_Excerpt provided:_
/---

October 28, 2022,
MOST PEOPLE NOW know not to ask me how I am doing because I can’t lie anymore, but also I’m doing relatively OK, all things considered, which also feels like a weird response. Am I taking care of myself? No, not really; I’m eating too much, I’m drinking too much, I don’t exercise. In other words, I am coping well, using poor coping mechanisms. How are you handling things? I’m very task-oriented as my own therapist likes to say about me. I stay focused on the task in front of me, while also attuned to and ready for the inevitable crisis, and with it a new set of tasks to focus on and complete.
I was picking up my youngest, again, from school early. “Mom, if I could just have a day where I woke up feeling meh, went to school feeling meh, and at the end of the day still just feel meh. If I had a day like that, I would be the happiest kid in the world.”
For over the past six months, there has been no ordinary meh day. There is routine, but it is a routine built around waiting to deal with whatever crisis, whatever catastrophe will inevitably happen. On a good day, it’s just picking up my youngest from school early. When it’s a bad day, it means a trip to the hospital.
An ordinary day is steeling myself to hear how much the youngest is suffering, either through first- or third-person accounts, in order to be always already OK with whatever specific brand of suffering we are dealing with that day. A constant state of vigilance to any crack in my OK-ness, but also ready to soothe, to reassure, to pick up, to listen, to accept. To be OK for the other members of our family, too, who are reeling from all of this.
I am lucky to be able to work from home most days, to be the one on call. But this means that there is little reprieve from constantly monitoring my phone and personal email account for any information, any indication that something has gone awry and requires my presence. I coordinate therapist appointments and doctor’s appointments and school meetings and refill medication while completing my work, attending Zoom meetings, trying to keep it together and get through the day. Then I try to navigate the second shift, being a mother to my other child, a wife to my husband.

\---

_Apply what you read:_
(a) Based on the essay above, decide whether each statement agrees with it: (i) The writer exercises regularly. (ii) The writer is able to work from home most days. (iii) A bad day means a trip to the hospital. For each, answer yes or no and quote the essay's deciding words.
(b) The essay above has a sentence that begins "A constant state of vigilance." List every action that sentence says the writer is ready to do.
(c) Reproduce the stretch of the essay from "For over the" through "to the hospital.".

_Provided data:_
/---

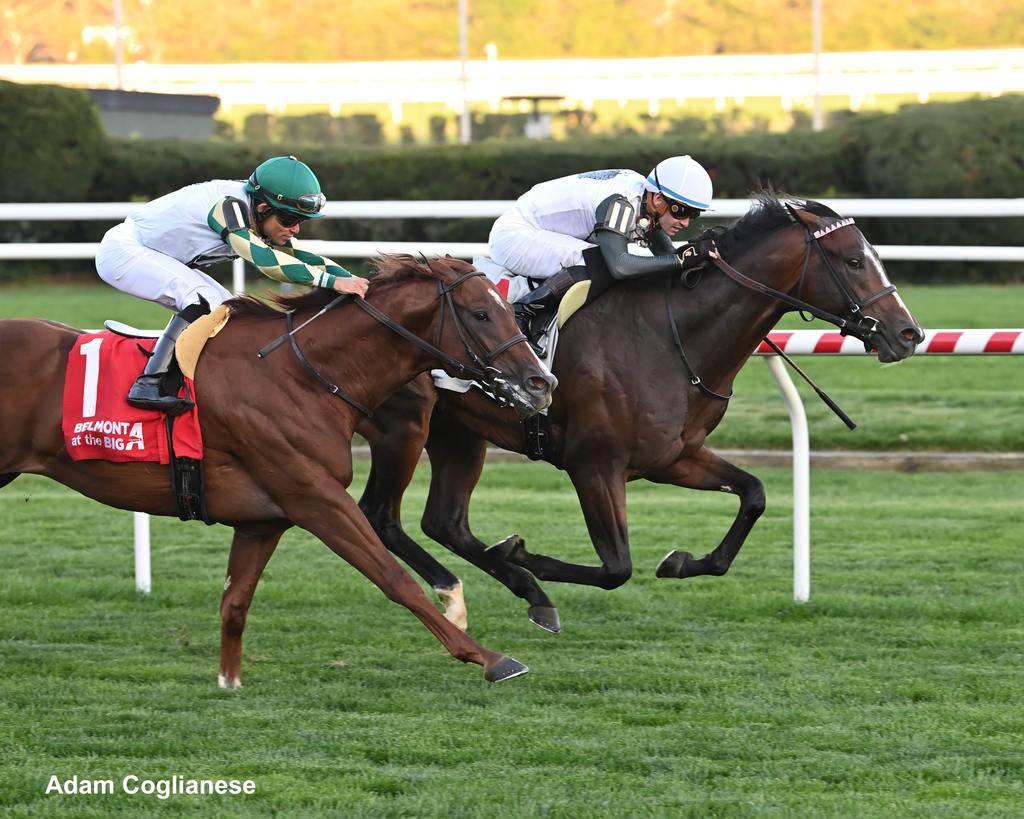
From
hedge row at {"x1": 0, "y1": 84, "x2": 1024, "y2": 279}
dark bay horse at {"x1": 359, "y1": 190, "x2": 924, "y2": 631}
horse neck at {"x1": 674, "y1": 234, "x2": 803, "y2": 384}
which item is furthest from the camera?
hedge row at {"x1": 0, "y1": 84, "x2": 1024, "y2": 279}

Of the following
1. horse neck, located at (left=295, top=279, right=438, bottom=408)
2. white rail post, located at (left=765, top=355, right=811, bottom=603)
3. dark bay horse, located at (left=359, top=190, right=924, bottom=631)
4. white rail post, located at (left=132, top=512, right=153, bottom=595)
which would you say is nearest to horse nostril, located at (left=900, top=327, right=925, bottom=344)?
dark bay horse, located at (left=359, top=190, right=924, bottom=631)

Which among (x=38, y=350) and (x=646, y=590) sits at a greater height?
(x=38, y=350)

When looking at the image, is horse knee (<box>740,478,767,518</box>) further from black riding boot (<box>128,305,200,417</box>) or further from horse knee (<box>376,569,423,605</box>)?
black riding boot (<box>128,305,200,417</box>)

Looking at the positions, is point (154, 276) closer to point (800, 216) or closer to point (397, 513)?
point (397, 513)

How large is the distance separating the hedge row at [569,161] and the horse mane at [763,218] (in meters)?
9.89

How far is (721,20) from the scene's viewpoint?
3238cm

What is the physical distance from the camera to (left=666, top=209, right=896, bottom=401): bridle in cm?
520

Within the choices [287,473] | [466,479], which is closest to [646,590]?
[466,479]

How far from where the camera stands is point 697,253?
5508 millimetres

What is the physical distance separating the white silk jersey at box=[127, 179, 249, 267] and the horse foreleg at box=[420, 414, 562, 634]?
1116 mm

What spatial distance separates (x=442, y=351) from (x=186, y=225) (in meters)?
0.98

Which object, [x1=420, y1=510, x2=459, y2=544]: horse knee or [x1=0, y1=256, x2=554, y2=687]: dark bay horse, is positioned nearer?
[x1=0, y1=256, x2=554, y2=687]: dark bay horse

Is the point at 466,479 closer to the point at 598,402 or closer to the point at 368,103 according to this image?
the point at 598,402

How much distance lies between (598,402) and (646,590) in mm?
1424
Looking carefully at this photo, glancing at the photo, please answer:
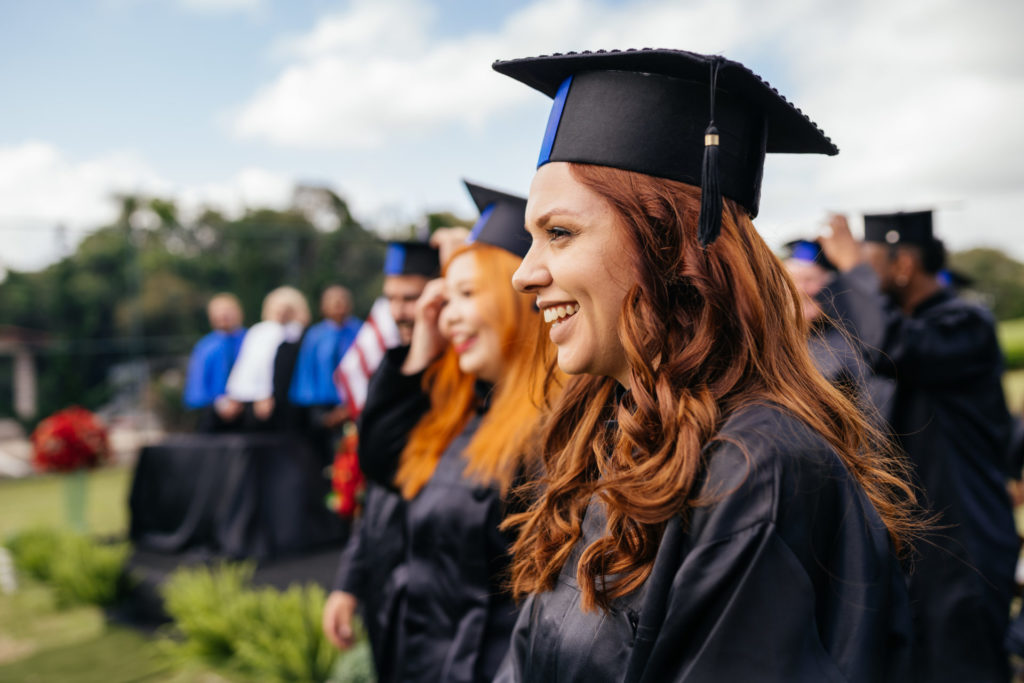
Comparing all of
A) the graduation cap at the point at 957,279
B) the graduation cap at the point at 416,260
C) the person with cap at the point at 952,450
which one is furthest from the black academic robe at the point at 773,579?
the graduation cap at the point at 957,279

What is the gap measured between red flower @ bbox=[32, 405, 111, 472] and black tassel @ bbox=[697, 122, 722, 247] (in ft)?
26.3

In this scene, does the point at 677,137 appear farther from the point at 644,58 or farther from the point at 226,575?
the point at 226,575

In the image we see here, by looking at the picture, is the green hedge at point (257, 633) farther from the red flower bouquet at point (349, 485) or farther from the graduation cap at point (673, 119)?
the graduation cap at point (673, 119)

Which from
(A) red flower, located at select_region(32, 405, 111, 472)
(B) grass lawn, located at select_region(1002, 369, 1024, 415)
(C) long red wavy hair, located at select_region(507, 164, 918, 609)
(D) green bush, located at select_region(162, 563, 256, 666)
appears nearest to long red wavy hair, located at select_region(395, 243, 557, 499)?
(C) long red wavy hair, located at select_region(507, 164, 918, 609)

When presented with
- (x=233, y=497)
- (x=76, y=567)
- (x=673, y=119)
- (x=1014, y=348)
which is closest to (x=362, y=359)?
(x=233, y=497)

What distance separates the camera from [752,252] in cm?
114

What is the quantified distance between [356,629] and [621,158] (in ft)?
12.6

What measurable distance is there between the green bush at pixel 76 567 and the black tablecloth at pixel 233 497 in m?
0.59

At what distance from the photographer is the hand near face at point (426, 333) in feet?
8.52

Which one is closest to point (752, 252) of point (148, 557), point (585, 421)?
point (585, 421)

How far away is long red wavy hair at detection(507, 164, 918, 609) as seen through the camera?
104 cm

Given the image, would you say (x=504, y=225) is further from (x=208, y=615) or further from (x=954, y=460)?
(x=208, y=615)

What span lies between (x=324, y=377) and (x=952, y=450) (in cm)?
606

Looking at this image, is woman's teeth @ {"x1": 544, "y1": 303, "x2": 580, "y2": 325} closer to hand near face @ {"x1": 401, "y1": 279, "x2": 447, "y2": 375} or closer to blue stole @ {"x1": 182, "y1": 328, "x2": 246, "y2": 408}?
hand near face @ {"x1": 401, "y1": 279, "x2": 447, "y2": 375}
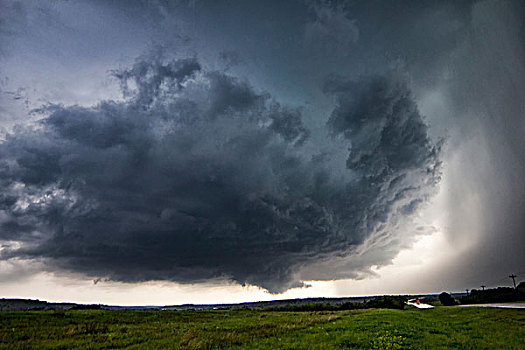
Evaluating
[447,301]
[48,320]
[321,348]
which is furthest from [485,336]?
[447,301]

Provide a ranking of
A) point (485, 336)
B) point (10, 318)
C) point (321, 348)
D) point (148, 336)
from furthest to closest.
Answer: point (10, 318) < point (148, 336) < point (485, 336) < point (321, 348)

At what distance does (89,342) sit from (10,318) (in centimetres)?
3048

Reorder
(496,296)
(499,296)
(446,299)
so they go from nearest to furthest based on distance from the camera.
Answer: (499,296) → (496,296) → (446,299)

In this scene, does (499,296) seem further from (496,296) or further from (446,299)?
(446,299)

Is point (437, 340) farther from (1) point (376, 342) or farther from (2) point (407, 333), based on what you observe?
(1) point (376, 342)

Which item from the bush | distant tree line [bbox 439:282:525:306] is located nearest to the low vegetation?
distant tree line [bbox 439:282:525:306]

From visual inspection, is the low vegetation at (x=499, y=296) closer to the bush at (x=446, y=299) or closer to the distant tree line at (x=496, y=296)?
the distant tree line at (x=496, y=296)

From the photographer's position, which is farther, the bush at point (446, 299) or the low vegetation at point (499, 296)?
the bush at point (446, 299)

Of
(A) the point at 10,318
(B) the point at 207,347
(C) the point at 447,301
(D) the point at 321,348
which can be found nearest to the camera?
(D) the point at 321,348

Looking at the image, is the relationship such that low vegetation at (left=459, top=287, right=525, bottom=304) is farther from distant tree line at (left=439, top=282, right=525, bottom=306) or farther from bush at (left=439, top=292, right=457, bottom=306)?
bush at (left=439, top=292, right=457, bottom=306)

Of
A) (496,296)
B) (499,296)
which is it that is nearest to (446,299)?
(496,296)

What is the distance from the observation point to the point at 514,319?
36188 mm

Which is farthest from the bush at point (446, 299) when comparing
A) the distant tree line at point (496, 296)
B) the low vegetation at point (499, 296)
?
the low vegetation at point (499, 296)

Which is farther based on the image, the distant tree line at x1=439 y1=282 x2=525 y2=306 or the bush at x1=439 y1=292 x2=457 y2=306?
the bush at x1=439 y1=292 x2=457 y2=306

\---

_Answer section:_
(a)
(i) No: "I don’t exercise."
(ii) Yes: "I am lucky to be able to work from home most days"
(iii) Yes: "When it’s a bad day, it means a trip to the hospital."

(b)
to soothe
to reassure
to pick up
to listen
to accept

(c)
For over the past six months, there has been no ordinary meh day. There is routine, but it is a routine built around waiting to deal with whatever crisis, whatever catastrophe will inevitably happen. On a good day, it’s just picking up my youngest from school early. When it’s a bad day, it means a trip to the hospital.